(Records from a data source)
───
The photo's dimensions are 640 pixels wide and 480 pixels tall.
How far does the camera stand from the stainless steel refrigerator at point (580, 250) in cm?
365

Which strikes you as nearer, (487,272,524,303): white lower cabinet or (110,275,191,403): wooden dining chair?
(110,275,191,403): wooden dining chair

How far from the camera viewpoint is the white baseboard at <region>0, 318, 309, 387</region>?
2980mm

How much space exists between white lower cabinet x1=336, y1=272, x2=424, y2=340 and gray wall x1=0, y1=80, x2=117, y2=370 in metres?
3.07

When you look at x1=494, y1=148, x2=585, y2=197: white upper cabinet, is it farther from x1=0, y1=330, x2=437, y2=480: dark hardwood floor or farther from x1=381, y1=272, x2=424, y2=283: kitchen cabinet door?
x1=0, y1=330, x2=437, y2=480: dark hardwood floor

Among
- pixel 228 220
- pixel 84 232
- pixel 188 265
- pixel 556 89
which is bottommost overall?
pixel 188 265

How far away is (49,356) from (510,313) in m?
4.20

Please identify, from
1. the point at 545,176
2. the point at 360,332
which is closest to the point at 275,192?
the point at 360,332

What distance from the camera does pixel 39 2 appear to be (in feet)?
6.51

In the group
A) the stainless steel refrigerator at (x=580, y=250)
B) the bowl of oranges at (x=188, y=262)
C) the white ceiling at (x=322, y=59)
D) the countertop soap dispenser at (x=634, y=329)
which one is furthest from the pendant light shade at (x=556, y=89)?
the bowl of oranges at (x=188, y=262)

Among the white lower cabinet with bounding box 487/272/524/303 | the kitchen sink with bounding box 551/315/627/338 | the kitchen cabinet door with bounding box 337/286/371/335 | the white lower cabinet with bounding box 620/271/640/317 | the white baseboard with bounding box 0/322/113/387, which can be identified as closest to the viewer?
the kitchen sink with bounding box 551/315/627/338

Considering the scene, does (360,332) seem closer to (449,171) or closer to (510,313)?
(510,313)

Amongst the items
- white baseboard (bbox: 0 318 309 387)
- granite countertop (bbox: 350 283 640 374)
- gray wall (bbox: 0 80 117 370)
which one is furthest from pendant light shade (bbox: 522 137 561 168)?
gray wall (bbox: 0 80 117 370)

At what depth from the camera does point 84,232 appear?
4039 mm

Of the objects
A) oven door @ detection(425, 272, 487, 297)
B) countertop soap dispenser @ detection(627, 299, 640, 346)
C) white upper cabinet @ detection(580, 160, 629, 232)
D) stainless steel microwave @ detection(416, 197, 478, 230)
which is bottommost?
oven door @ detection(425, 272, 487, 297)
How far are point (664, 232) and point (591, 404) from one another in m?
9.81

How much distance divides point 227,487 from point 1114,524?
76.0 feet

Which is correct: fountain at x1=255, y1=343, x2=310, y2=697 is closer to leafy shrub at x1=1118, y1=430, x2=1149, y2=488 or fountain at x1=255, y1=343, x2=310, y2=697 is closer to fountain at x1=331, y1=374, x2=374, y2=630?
───
Instructions for the task: Retype the listing. Match it exactly.

Solution:
The photo's dimensions are 640 pixels wide and 480 pixels tall.
How far does the camera stand from the stainless steel refrigerator at point (580, 250) in cm?
365

Which strikes you as nearer, (487,272,524,303): white lower cabinet or (110,275,191,403): wooden dining chair?
(110,275,191,403): wooden dining chair

How far from the camera viewpoint is the white baseboard at <region>0, 318, 309, 387</region>?
2980mm

How much space exists between white lower cabinet x1=336, y1=272, x2=424, y2=340 and gray wall x1=0, y1=80, x2=117, y2=370 in metres?
3.07

When you look at x1=494, y1=148, x2=585, y2=197: white upper cabinet, is it farther from x1=0, y1=330, x2=437, y2=480: dark hardwood floor or farther from x1=381, y1=272, x2=424, y2=283: kitchen cabinet door?
x1=0, y1=330, x2=437, y2=480: dark hardwood floor

Among
- pixel 228 220
- pixel 84 232
- pixel 188 265
- pixel 556 89
which is bottommost overall?
pixel 188 265

How far away is (49,356) from (510,313) in m?
4.20

Please identify, from
1. the point at 545,176
2. the point at 360,332
which is closest to the point at 275,192?
the point at 360,332

What distance from the camera does pixel 39 2 appear to be (in feet)?
6.51

In the group
A) the stainless steel refrigerator at (x=580, y=250)
B) the bowl of oranges at (x=188, y=262)
C) the white ceiling at (x=322, y=59)
D) the countertop soap dispenser at (x=634, y=329)
which one is furthest from the pendant light shade at (x=556, y=89)?
the bowl of oranges at (x=188, y=262)

Among the white lower cabinet with bounding box 487/272/524/303 | the kitchen sink with bounding box 551/315/627/338 | the kitchen cabinet door with bounding box 337/286/371/335 | the white lower cabinet with bounding box 620/271/640/317 | the white baseboard with bounding box 0/322/113/387, which can be identified as closest to the viewer?
the kitchen sink with bounding box 551/315/627/338

Considering the scene, does (360,332) seem closer to (449,171) or closer to (510,313)?
(510,313)

Amongst the items
- white baseboard (bbox: 0 318 309 387)
- granite countertop (bbox: 350 283 640 374)
- gray wall (bbox: 0 80 117 370)
which one is furthest from pendant light shade (bbox: 522 137 561 168)?
gray wall (bbox: 0 80 117 370)

At what depth from the camera does point 84,232 appear?
4039 mm

Of the objects
A) oven door @ detection(425, 272, 487, 297)
B) countertop soap dispenser @ detection(627, 299, 640, 346)
C) white upper cabinet @ detection(580, 160, 629, 232)
D) stainless steel microwave @ detection(416, 197, 478, 230)
which is bottommost?
oven door @ detection(425, 272, 487, 297)
How far are point (664, 232) and point (591, 404) from one another in m?
9.81

How much distance divides point 227,487 from point 1114,524?
76.0 feet

Which is correct: fountain at x1=255, y1=343, x2=310, y2=697 is closer to leafy shrub at x1=1118, y1=430, x2=1149, y2=488 or fountain at x1=255, y1=343, x2=310, y2=697 is closer to fountain at x1=331, y1=374, x2=374, y2=630?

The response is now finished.